It's well agreed upon in the industry that 60 fps is the standard playable framerate target for highly interactive PC games. It's not ignorant at all. There's a reason even Carmack made the
decision to aim for 60 fps in his engine instead of trying to make the game look prettier but get only 30 fps (which is generally standard for console engines). Many games make the tradeoff to get better visual effects from limited hardware (in consoles) by making rendering each frame up to twice as expensive.

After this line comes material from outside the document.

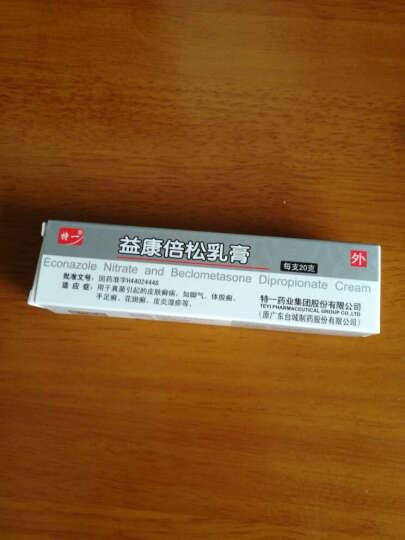 特一 益康倍松乳膏 20g*1支/盒 晒单图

Responsiveness is generally more important than the pretty-factor in PC gaming, but the benefit of PC gaming is that your hardware can be so extremely over the top for the engine that you can achieve > 60 fps even with all of those settings enabled.
The reasoning from the man himself is quite explicitly for usability: "It's more responsive. It's crisper. It's smoother."

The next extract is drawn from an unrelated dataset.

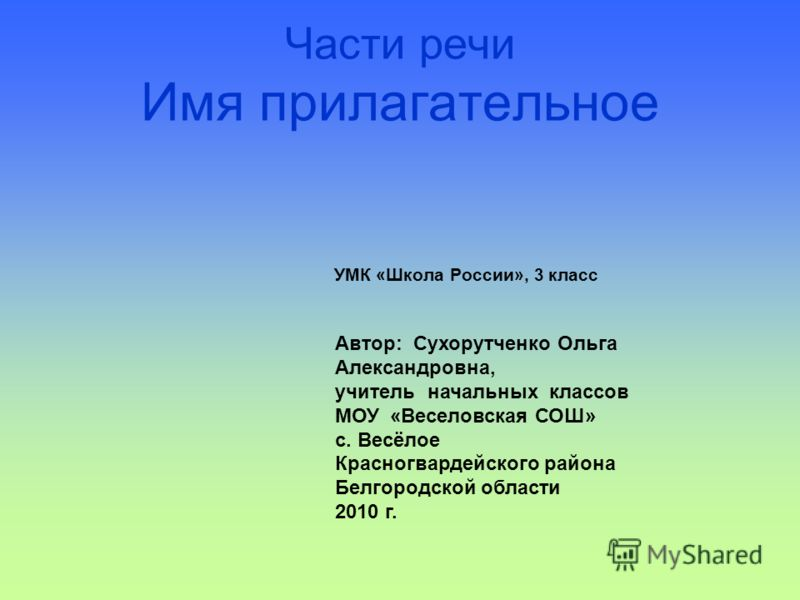 Презентация 3 Класс Имя Прилагательное Школа России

That's why enthusiasts care about top-end hardware getting 60 fps in benchmarks with max settings at exotic resolutions (2560x1600, for example, and soon to become the standard 4K resolution of 4096x2160 as of Dell's introduction of a nearly affordable $1300 model into the market). It means they will get the all the benefits of seeing a game as it was meant to be seen and all the playability they expect. That's why some people are willing to shell out $3000-5000 on a PC. However, that requires that the engine can actually scale with hardware. That's something Rift cannot do.
The engine in Rift is somewhere around 10 years old. It's not "cutting edge." Every feature in Rift has been standard in engines since about 2005 or 2006, and all of those engines pull 300-500 fps on modern hardware, which makes them CPU bottlenecked. The performance we see is really inexcusable.

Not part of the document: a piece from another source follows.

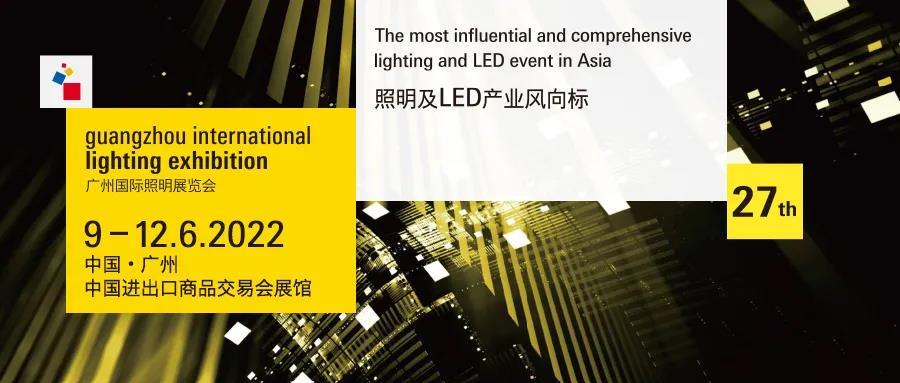 GILE2021落幕   3大趋势凸显,中国照明未来方向明朗化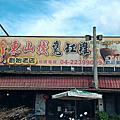 大坑東山烤雞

Because the game is good in spite of its flaws. It has always had enormous potential. It's not my fault or anyone else's fault here except Trion's that it doesn't live up to that potential. Between failing miserably to fix the performance issues the game has and failing to listen to the community, Trion has driven its golden goose into the ground. And those decisions aren't impossible or even expensive to fix. It's just the fact that management chooses not to fix them. That's the crux of the problem here, and that's a well known problem within Trion, both from devs and from the obvious apathy with which they treat all of their customers.
I've heard from no less than 5 people in the last week, and from every person who has ever played Rift that I've talked to for more than a few minutes, that they would enjoy playing Rift so much more, and many would even recommend it to friends, if it wasn't such a terribly performing game. The fun parts of it force you to get 10-20 fps. I won't even recommend that to my friends, not even if it costs them $0.